Short descriptive text snippets:
*****

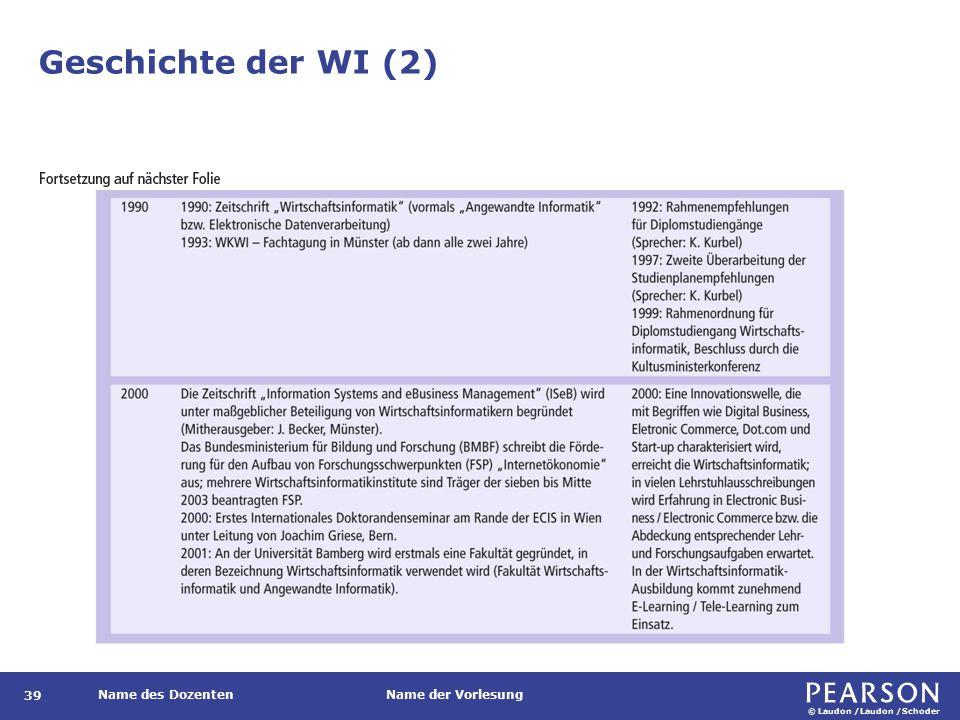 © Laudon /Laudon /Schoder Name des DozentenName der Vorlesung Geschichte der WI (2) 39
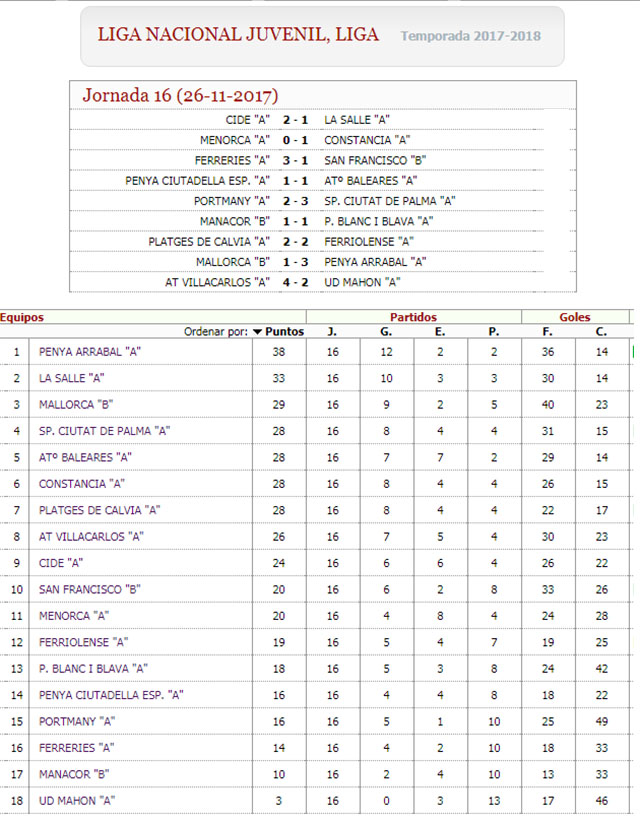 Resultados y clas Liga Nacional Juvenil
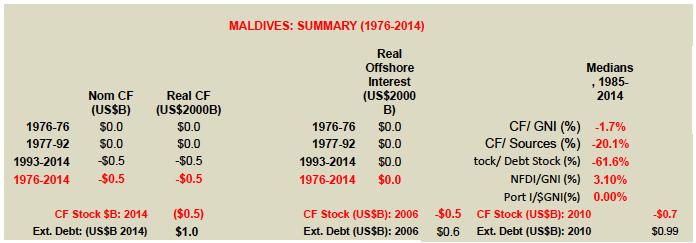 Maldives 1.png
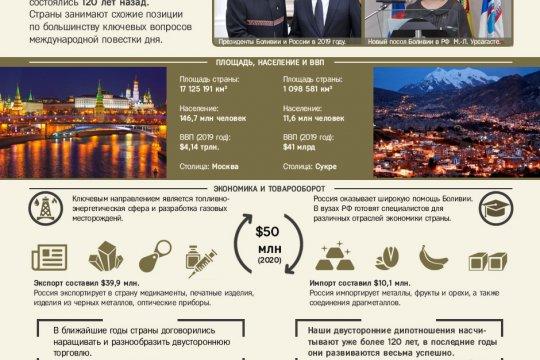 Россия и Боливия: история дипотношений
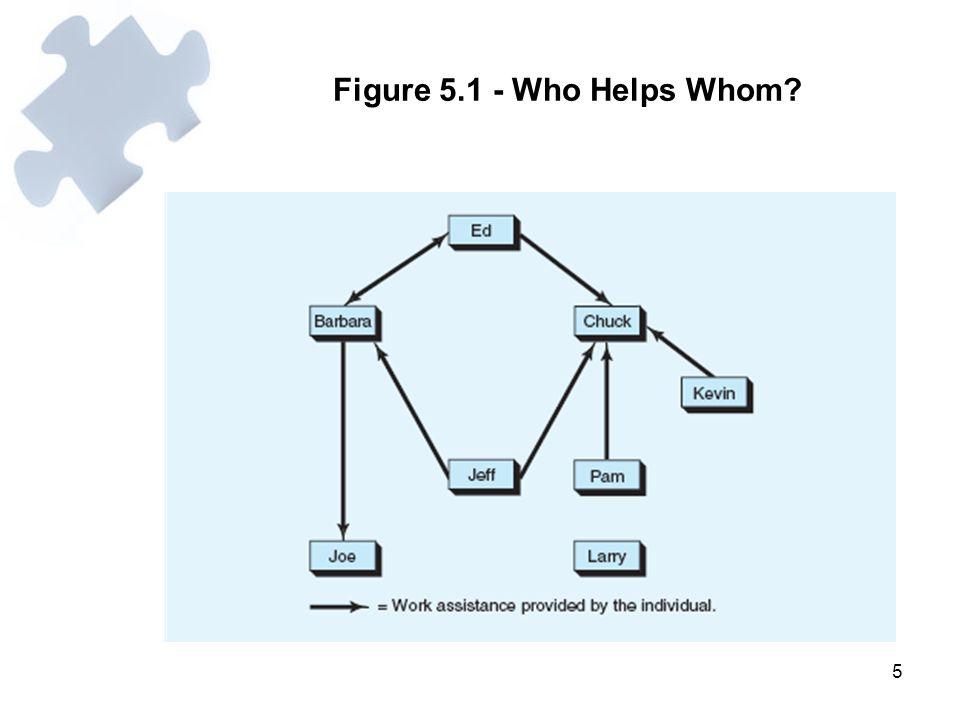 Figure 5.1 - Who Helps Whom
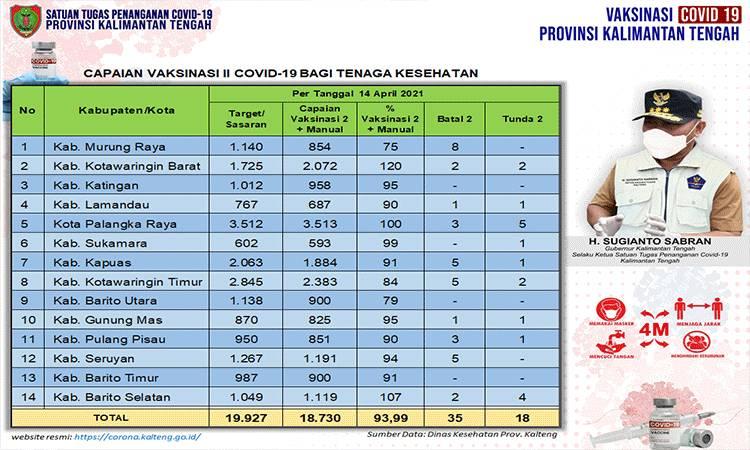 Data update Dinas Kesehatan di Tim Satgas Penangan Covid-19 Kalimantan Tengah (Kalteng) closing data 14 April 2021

*****

_What is being asked_
The lines above must be transcribed exactly, with every picture left out.

_Written reply_
 © Laudon /Laudon /Schoder Name des DozentenName der Vorlesung Geschichte der WI (2) 39
 Resultados y clas Liga Nacional Juvenil
 Maldives 1.png
 Россия и Боливия: история дипотношений
 Figure 5.1 - Who Helps Whom
 Data update Dinas Kesehatan di Tim Satgas Penangan Covid-19 Kalimantan Tengah (Kalteng) closing data 14 April 2021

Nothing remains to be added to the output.